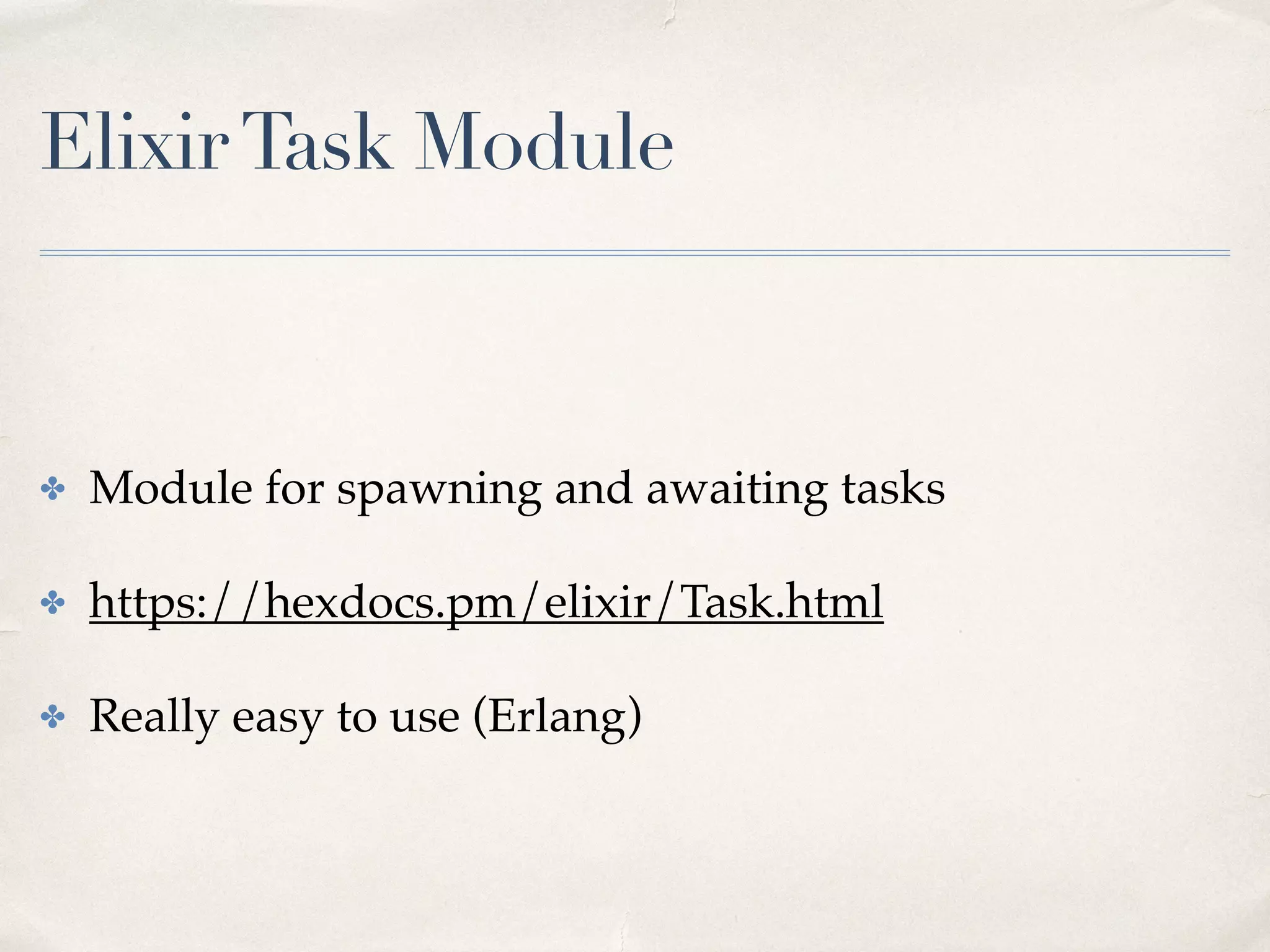 Elixir Task Module

✤ Module for spawning and awaiting tasks

✤ https://hexdocs.pm/elixir/Task.html

✤ Really easy to use (Erlang)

→ **What to work on**: Copy out every line of the data exactly, leaving the images behind.

→ **Response for this exercise**:
 Elixir Task Module

✤ Module for spawning and awaiting tasks

✤ https://hexdocs.pm/elixir/Task.html

✤ Really easy to use (Erlang)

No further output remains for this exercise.